Tidying and Transforming Data

Assigment 4 - DATA 607

Flight Detail Table The chart above describes arrival delays for two airlines across five destinations. Your task is to:

(1) Create a .CSV file (or optionally, a MySQL database!) that includes all of the information above. You’re encouraged to use a “wide” structure similar to how the information appears above, so that you can practice tidying and transformations as described below.

Lets import the data from a .CSV file hosted in GitHub.

flight.data <- as_tibble(read.csv("https://raw.githubusercontent.com/JMawyin/MSDS2019-607/master/HW4FlightData.csv", na = "NULL",stringsAsFactors=FALSE))
str(flight.data)

## Classes 'tbl_df', 'tbl' and 'data.frame':    5 obs. of  7 variables:
##  $ X            : chr  "ALASKA" "" "" "AM WEST" ...
##  $ X.1          : chr  "On time" "Delayed" "" "On time" ...
##  $ Los.Angeles  : int  497 62 NA 694 117
##  $ Phoenix      : int  221 12 NA 4840 415
##  $ San.Diego    : int  212 20 NA 383 65
##  $ San.Francisco: int  503 102 NA 320 129
##  $ Seattle      : int  1841 305 NA 201 61

(2)Read the information from your.CSV file into R,and use tidyr and dplyr as needed to tidy and transform your data.

Then lets rename our columns and remove the empty rows with no data.

##Rename column names
colnames(flight.data) <- c("Airline", "Status", "Los.Angeles", "Phoenix", "San.Diego", "San.Francisco", "Seattle")

##To remove rows with both NAs and empty
flight.data <- flight.data[!apply(is.na(flight.data) | flight.data == "", 1, all),]
flight.data

We can use the loop below to complete the missing airline name entries in the Airline column.

for (row in 2:length(flight.data$Airline)){ # 2 so you don't affect column names
    if(flight.data$Airline[row] == "") {    # if its empty...
        flight.data$Airline[row] = flight.data$Airline[row-1] # ...replace with previous row's value
    }
}
flight.data

Now we can use the Gather function to arrange our data into long form and facilitate later analysis.

l.flight.data <- flight.data %>% gather(City, Count, -Airline, -Status)
head(l.flight.data, 5)

Filtering columns by Flight Status (“On time” or “Delayed”) and renaming by airport entries to signify count of arrivals by Flight Status (“OT”, “DL”)

OT <- filter(l.flight.data, Status == "On time")

DL <- filter(l.flight.data, Status == "Delayed")

(3) Perform analysis to compare the arrival delays for the two airlines.

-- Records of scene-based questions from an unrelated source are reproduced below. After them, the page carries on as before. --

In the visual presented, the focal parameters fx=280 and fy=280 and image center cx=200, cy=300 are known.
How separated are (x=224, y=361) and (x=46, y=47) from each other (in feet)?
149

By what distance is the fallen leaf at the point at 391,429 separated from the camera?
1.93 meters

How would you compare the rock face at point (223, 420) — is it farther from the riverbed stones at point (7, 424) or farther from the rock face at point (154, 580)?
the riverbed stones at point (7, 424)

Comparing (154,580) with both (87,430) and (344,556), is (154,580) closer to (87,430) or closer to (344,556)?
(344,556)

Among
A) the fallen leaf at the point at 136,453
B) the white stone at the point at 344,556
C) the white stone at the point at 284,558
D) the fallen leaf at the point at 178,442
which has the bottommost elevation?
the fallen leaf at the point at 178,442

First, lets calculate the total number of flights from the on-time and delayed flights count.

Total.Flights <- OT[,4]+DL[,4]
colnames(Total.Flights) <- c("Total Flights")

With the total number of flights we can calculate the percentage of on-time and delayed flights.

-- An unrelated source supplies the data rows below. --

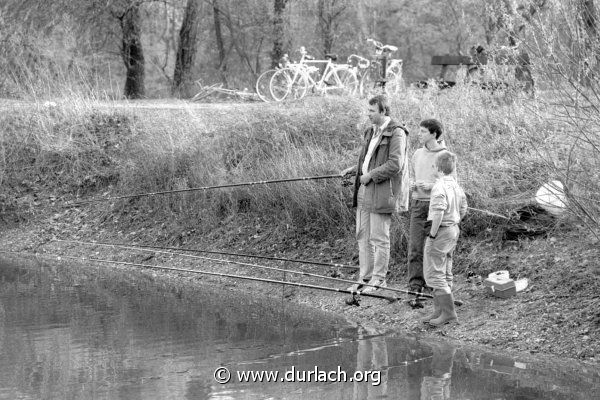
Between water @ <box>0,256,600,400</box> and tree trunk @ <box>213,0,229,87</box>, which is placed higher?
tree trunk @ <box>213,0,229,87</box>

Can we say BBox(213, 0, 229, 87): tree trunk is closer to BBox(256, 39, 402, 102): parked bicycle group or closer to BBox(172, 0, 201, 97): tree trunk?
BBox(172, 0, 201, 97): tree trunk

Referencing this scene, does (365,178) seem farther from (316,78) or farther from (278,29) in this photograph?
(278,29)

percent.OT <- (100*OT[,4]/Total.Flights) %>% round(digits = 0)
percent.DL <- (100*DL[,4]/Total.Flights) %>% round(digits = 0)

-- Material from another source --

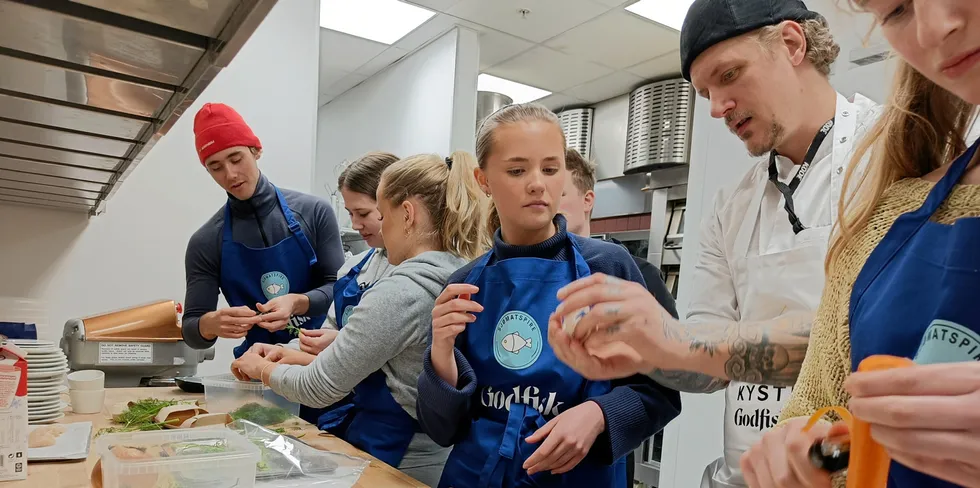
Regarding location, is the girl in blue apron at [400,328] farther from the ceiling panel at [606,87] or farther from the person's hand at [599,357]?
the ceiling panel at [606,87]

Lets bind together all the data of interest under the columns “Airline”, “City”, “Flights_On_Time” and “Flights_Delayed”.

flight.analysis <- cbind(OT[,1], OT[,3], percent.OT, percent.DL )
colnames(flight.analysis) <- c("Airline", "City", "Flights_On_Time", "Flights_Delayed")

We can do a simple comparisson showing that the flights from Alaska airlines arriving in Phoneniz have the hightest percentage of flights arriving on-time.

arrange(flight.analysis, desc(Flights_On_Time))

We can also show that the flights from Alaska airlines have an overall higher percentage (89%) of flights arriving on-time compared to AM West airlines (82%).

AL.DATA <- filter(flight.analysis, Airline == "ALASKA")  
mean(AL.DATA$Flights_On_Time) %>% round(digits = 0)

## [1] 89

AM.DATA <- filter(flight.analysis, Airline == "AM WEST")  
mean(AM.DATA$Flights_On_Time) %>% round(digits = 0)

## [1] 82

(4) Your code should be in an R Markdown file, posted to rpubs.com, and should include narrative descriptions of your data cleanup work, analysis, and conclusions. Please include in your homework submission: The URL to the .Rmd file in your GitHub repository. and The URL for your rpubs.com web page.